Lipophilicity (logD) and aqueous solubility (logS
w) play
a central role in drug development.
The accurate prediction of these properties remains to be solved due
to data scarcity. Current methodologies neglect the intrinsic relationships
between physicochemical properties and usually ignore the ionization
effects. Here, we propose an attention-driven mixture-of-experts (MoE)

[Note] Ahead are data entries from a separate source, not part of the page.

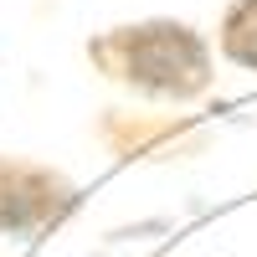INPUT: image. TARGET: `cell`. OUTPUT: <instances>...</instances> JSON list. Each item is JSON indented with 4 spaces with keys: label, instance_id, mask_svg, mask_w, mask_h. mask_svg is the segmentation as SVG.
Here are the masks:
<instances>
[{
    "label": "cell",
    "instance_id": "obj_1",
    "mask_svg": "<svg viewBox=\"0 0 257 257\" xmlns=\"http://www.w3.org/2000/svg\"><path fill=\"white\" fill-rule=\"evenodd\" d=\"M88 62L108 82L155 103H196L216 82L211 41L190 21H175V16H149V21L98 31L88 41Z\"/></svg>",
    "mask_w": 257,
    "mask_h": 257
},
{
    "label": "cell",
    "instance_id": "obj_3",
    "mask_svg": "<svg viewBox=\"0 0 257 257\" xmlns=\"http://www.w3.org/2000/svg\"><path fill=\"white\" fill-rule=\"evenodd\" d=\"M216 52L237 72H257V0H231L221 26H216Z\"/></svg>",
    "mask_w": 257,
    "mask_h": 257
},
{
    "label": "cell",
    "instance_id": "obj_2",
    "mask_svg": "<svg viewBox=\"0 0 257 257\" xmlns=\"http://www.w3.org/2000/svg\"><path fill=\"white\" fill-rule=\"evenodd\" d=\"M72 206H77V190L67 175L0 155V231L6 237H31L41 226H57Z\"/></svg>",
    "mask_w": 257,
    "mask_h": 257
}]
</instances>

model named ALipSol, which explicitly reproduces the hierarchy of
task relationships. We adopt the principle of divide-and-conquer by
breaking down the complex end point (logD or logS
w) into simpler ones (acidic pK
a, basic pK
a, and logP) and allocating a specific expert network for each subproblem.
Subsequently, we implement transfer learning to extract knowledge
from related tasks, thus alleviating the dilemma of limited data.
Additionally, we substitute the gating network with an attention mechanism
to better capture the dynamic task relationships on a per-example
basis. We adopt local fine-tuning and consensus prediction to further
boost model performance. Extensive evaluation experiments verify the
success of the ALipSol model, which achieves RMSE improvement of 8.04%,
2.49%, 8.57%, 12.8%, and 8.60% on the Lipop, ESOL, AqSolDB, external
logD, and external logS data sets,
respectively, compared with Attentive FP and the state-of-the-art in silico tools. In particular, our model yields more significant
advantages (Welch’s t-test) for small training
data, implying its high robustness and generalizability. The interpretability
analysis proves that the atom contributions learned by ALipSol are
more reasonable compared with the vanilla Attentive FP, and the substitution
effects in benzene derivatives agreed well with empirical constants,
revealing the potential of our model to extract useful patterns from
data and provide guidance for lead optimization.